Short descriptive text snippets:
****************************************
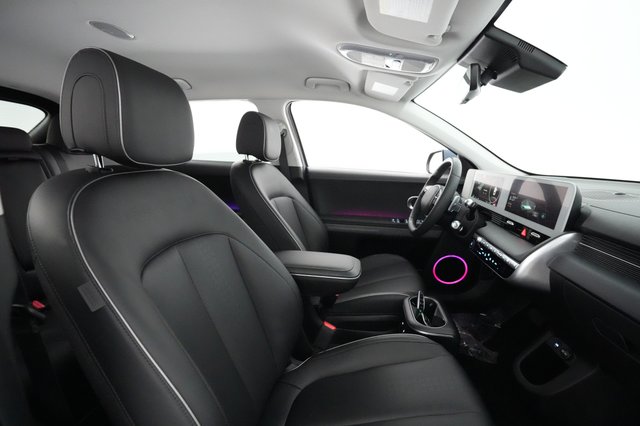 2023 Hyundai IONIQ 5 — photo 17 of 28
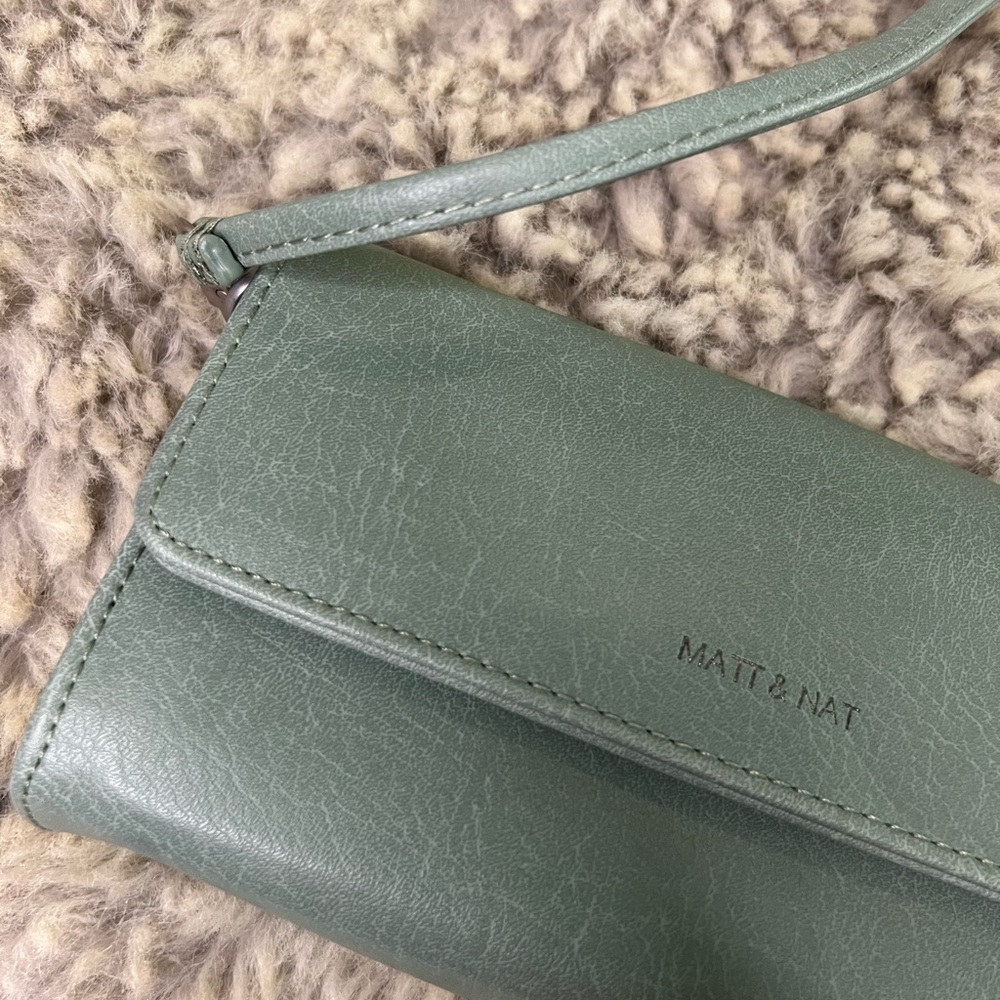 MATT & NAT Vegan Leather Jade Purse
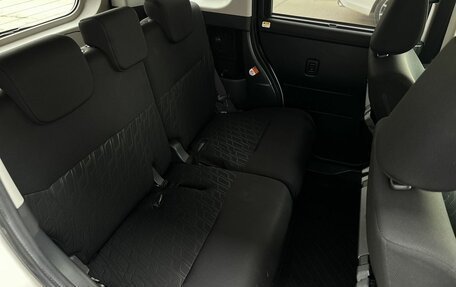 Toyota Roomy I, 2017 год, 1 300 000 рублей, 12 фотография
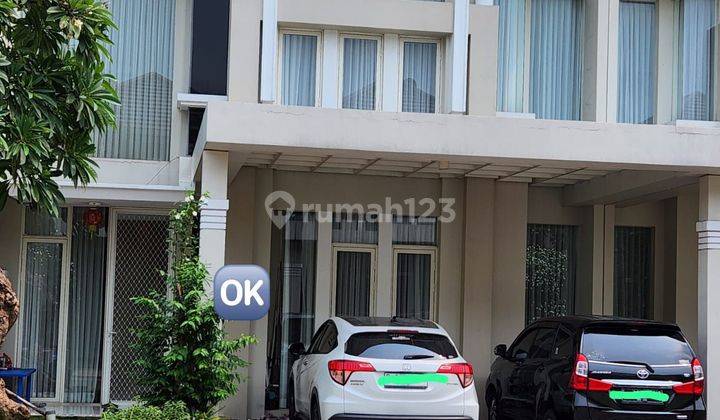 Dijual rumah cantik siap huni di grand Pakuwon Surabaya barat  1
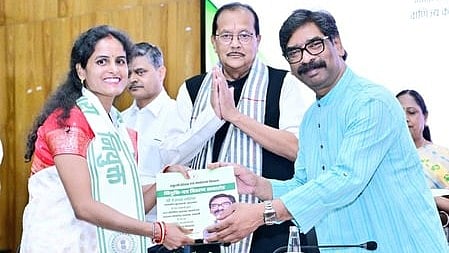 Jharkhand CM hands appointment letters to 336 recruits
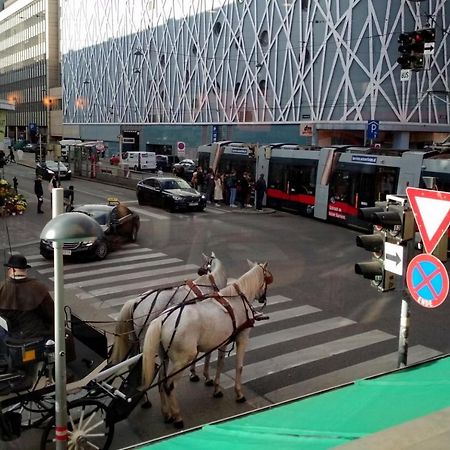 Center ! 2 Stops From The City Center! Wien Ngoại thất bức ảnh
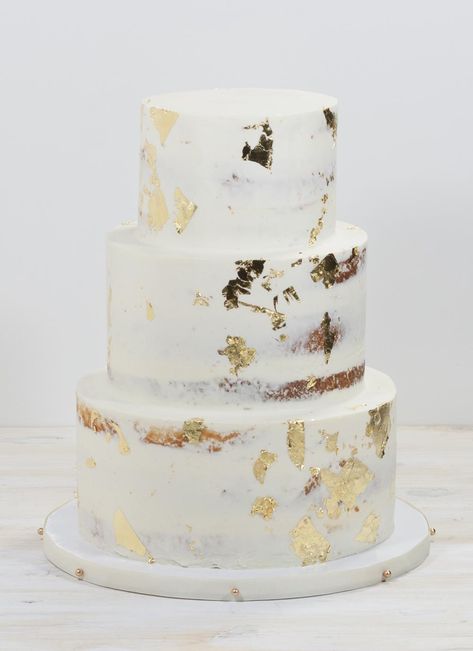 Ivory naked cake with gold flakes! Naked cake inspiration Gold Foil Wedding Cake, Wedding Cake Gold Leaf, 16 Aesthetic, White And Gold Wedding Cake, Semi Naked Cake, White And Gold Wedding, Wedding Cake Prices, White Buttercream, Small Wedding Cakes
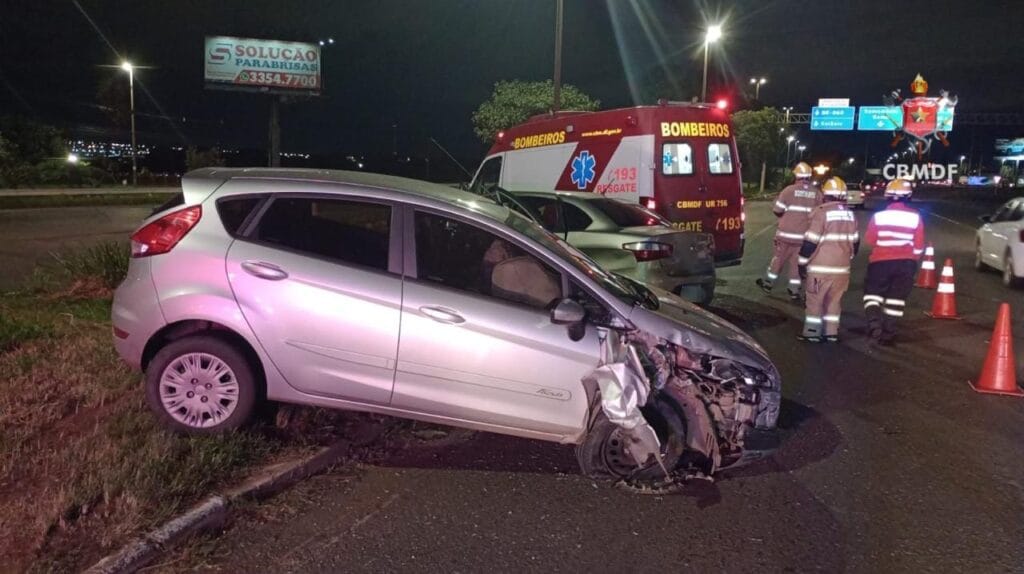 Acidente na EPNB fecha faixa e mobiliza bombeiros no Riacho Fundo I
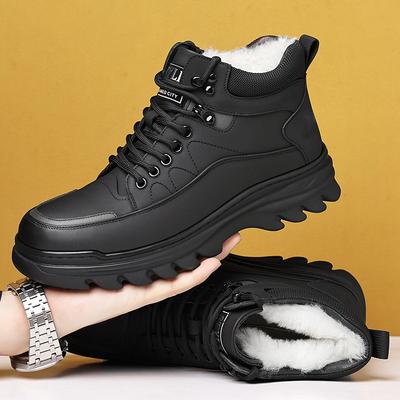 Boots & Stiefel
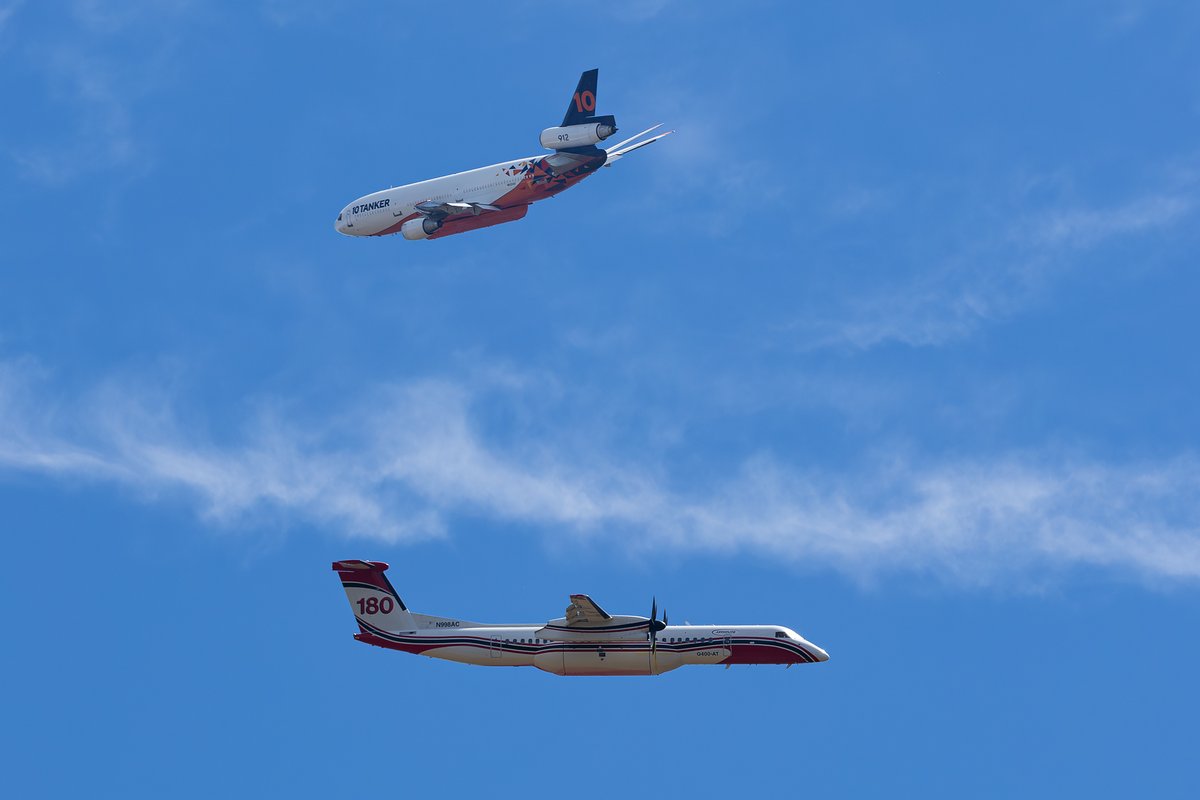 Sabian404's tweet image. Photo dump incoming. Busy day for fire fighting aircraft out in the Gorge battling the Burdoin Fire. Q400s dropping and the DC-10 orbiting. Their drop unfortunately blocked by the smoke.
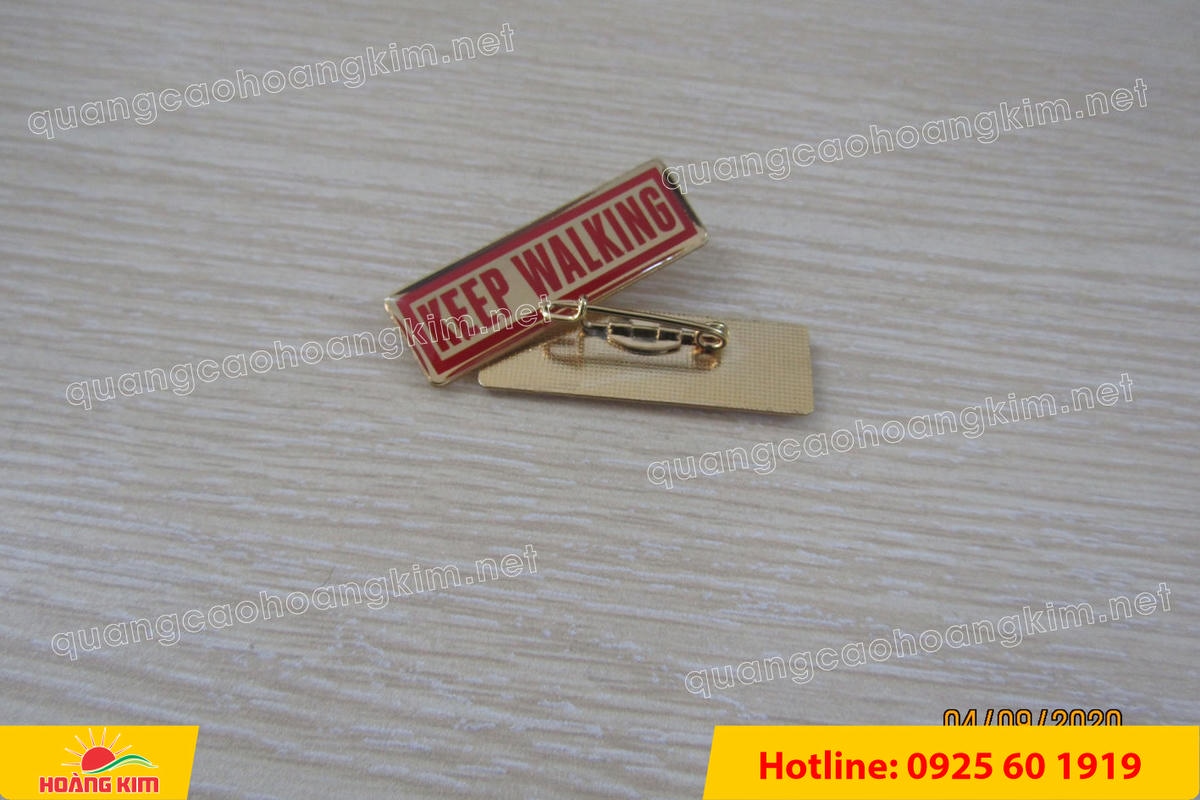 huy hieu cai ao ma vang 24k do mau logo 67 - HUY HIỆU C&Agrave;I &Aacute;O MẠ V&Agrave;NG 24K ĐỔ M&Agrave;U LOGO SANG TRỌNG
****************************************
■ What you need to do ■
Find the line that contains "Jharkhand CM hands" and repeat it, along with every line after it to the end of the data, exactly; drop the pictures.

■ Completed exercise ■
 Jharkhand CM hands appointment letters to 336 recruits
 Center ! 2 Stops From The City Center! Wien Ngoại thất bức ảnh
 Ivory naked cake with gold flakes! Naked cake inspiration Gold Foil Wedding Cake, Wedding Cake Gold Leaf, 16 Aesthetic, White And Gold Wedding Cake, Semi Naked Cake, White And Gold Wedding, Wedding Cake Prices, White Buttercream, Small Wedding Cakes
 Acidente na EPNB fecha faixa e mobiliza bombeiros no Riacho Fundo I
 Boots & Stiefel
 Sabian404's tweet image. Photo dump incoming. Busy day for fire fighting aircraft out in the Gorge battling the Burdoin Fire. Q400s dropping and the DC-10 orbiting. Their drop unfortunately blocked by the smoke.
 huy hieu cai ao ma vang 24k do mau logo 67 - HUY HIỆU C&Agrave;I &Aacute;O MẠ V&Agrave;NG 24K ĐỔ M&Agrave;U LOGO SANG TRỌNG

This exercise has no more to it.